Before we relocate to Chile, we are taking a week's holiday driving a great big equilateral triangle (For a given definition of triangle, and an even looser definition of equilateral) through Australia's Top End.
Enjoy!
Litchfield National Park is 260 km from Katherine, going northeast back up toward the coast.
Finding the park wasn't entirely difficult. Sandor drove and Thea did the navigating.
"Drive straight for 236 km and turn right." she said. And then she went to sleep.
She
didn't stay asleep, poor darling. The handbook of our trusty van swore
up and down that the thing could hit 130 km/hour on the straight. But
it had no cruise control. Sandor desperately wanted to put the van
through its paces on the long straight road, but a van weighed down by
five adults, one baby, four metric tons of luggage, and a picnic hamper
full of hamburger fixings accelerates like a turtle in a particularly
sucking mud.
He'd mash his foot onto the accelerator, and the little engine would whine and wheeze a little in complaint, and slowly, ponderously, bucking a little as it crossed through the round numbers, the speedometer needle would drift up toward the red, and five or six kilometers later, when we were pushing 110 on the flat, we'd run into a road-block or a road-train, and he'd have to slam on the breaks and slow right back down again to zero until we were allowed to pass.
By the time Sandor had turned right through the gates of Litchfield and found some swoopy curves to play with on a long descent down an escarpment, our very own grand-prix racing driver had 236 km of frustration under his accelerator pedal and he was ready to roar.
Except that top-heavy camping vans tend to wobble when you play grand prix on hairpin bends.
And the people in the back seats don't think very much of it. Including and particularly the Sproglet. The shearing songs had to come out again.
By the time we reached Litchfield National Park, we'd had about enough of driving places. We wanted to stay in one place and go swimming.
So we did.
But first we had to stop and gawp at the termite mounds.
By the time we reached Litchfield National Park, we'd had about enough of driving places. We wanted to stay in one place and go swimming.
So we did.
But first we had to stop and gawp at the termite mounds.
There are thousands of them, adobe arcologies like standing stones, like soldiers in serried ranks standing at attention facing north, a million termites in each one.
The Top End's 'magnetic' termite mounds are a mystery. It's a miracle of nature - that the termites know the orient direction for the best sun and wind and ways to brace against the monsoon rain - a phenomenon of a billion termites with compasses inside their heads.
This story-book version, park signboards told us, has been lately and largely disproved. The truth is less a miracle of nature than direct Darwinian intervention. Termites build every which way, and the mounds that aren't built to precisely the right specs don't make it tall enough to be noticed before they fall down and blow away. It's the three little Pigs as a morality play - straw and sticks are east and west, and bricks built to north and south keep out all the huffing and puffing that the big bad wolves can throw.
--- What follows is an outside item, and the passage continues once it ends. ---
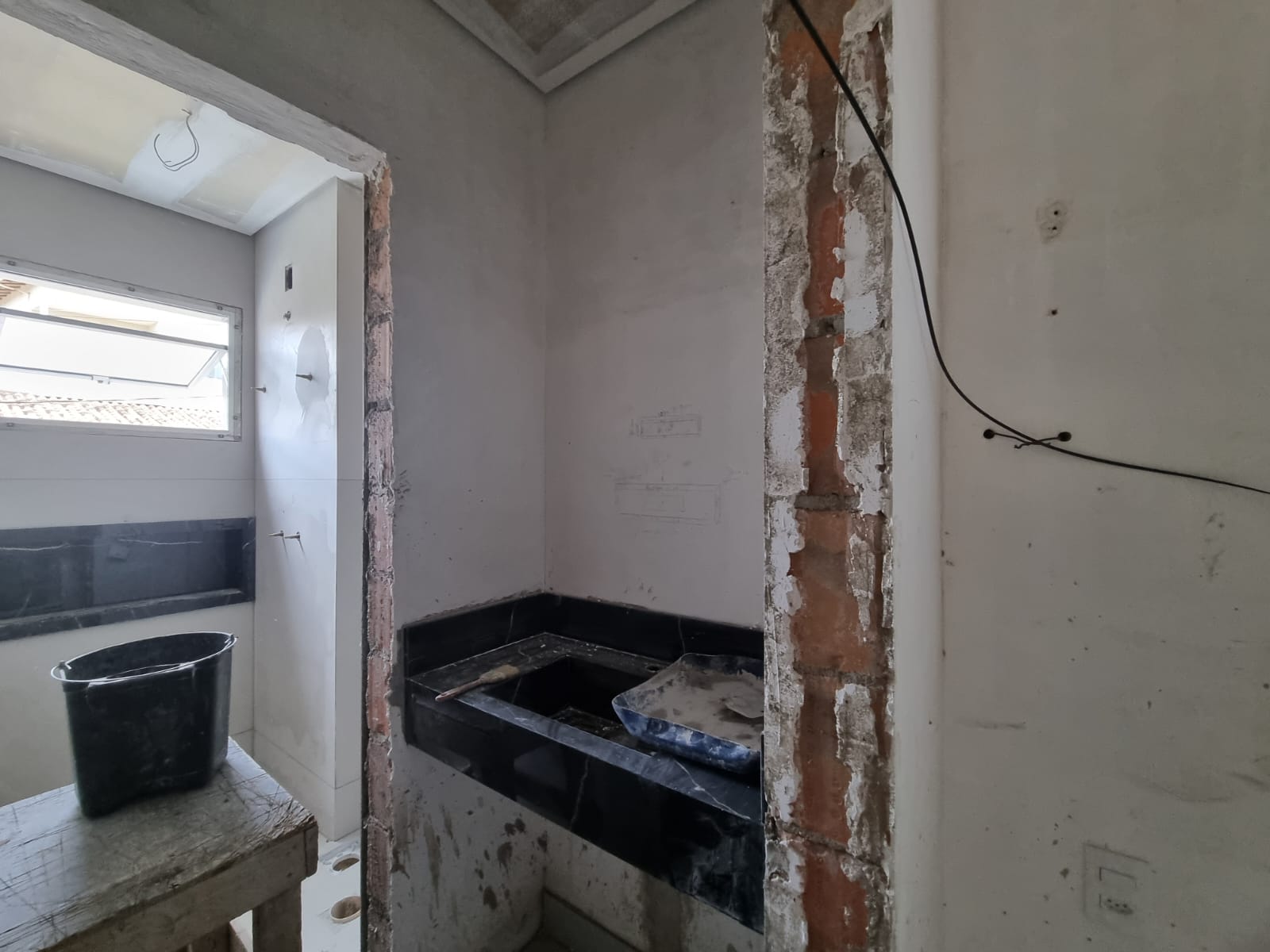 Apartamento à venda com 3 quartos, 153m² - Foto 10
It's not half as mythic this way. This way, romance doesn't throb in your veins at all.
And it was hot. Blisteringly hot. We had our photos taken with the termite mounds and we went to Wangi Falls instead, and ate our picnic lunch on a blanket on a lawn, with a pair of black cockatoos peeling the bark off of a tree above our heads.
"Sod that," we said. It didn't appear hugely popular with anyone else either.
The pool at the bottom of the fall has fish - if we'd brought swimming goggles and a snorkel to see them with. We hadn't, so we stood on a bridge over the little creek that ran out of the swimming hole and watched little fish quivering there, lined up in rows like the termite mounds, oriented parallel to the current, heads upstream.
And then we went swimming.
There are freshwater crocodiles in the swimming hole, but the Parks Service is vigilant, and pitches out all but the baby ones that are as small as the fish in the pool and far too sensible to take a toothy chomp out of a toe.
In the pool, the best sport was to swim up to the main waterfall - curving around sideways to avoid the current, and climb up the rocks as high as you dared go, then clinging crabwise to the wall, work your way into the waterfall itself until, just when the current tore you loose, throw yourself out into the pool and be spun and dragged half-way across before the current slacked.
Over and over again.
Mr Tabubil came out of the water after an hour, and sat on the grass in the sun with the Sproglet. The rest of us stayed in the pool all afternoon, until the sun started to drop behind the cliff and the air turned cool. And the world was very good.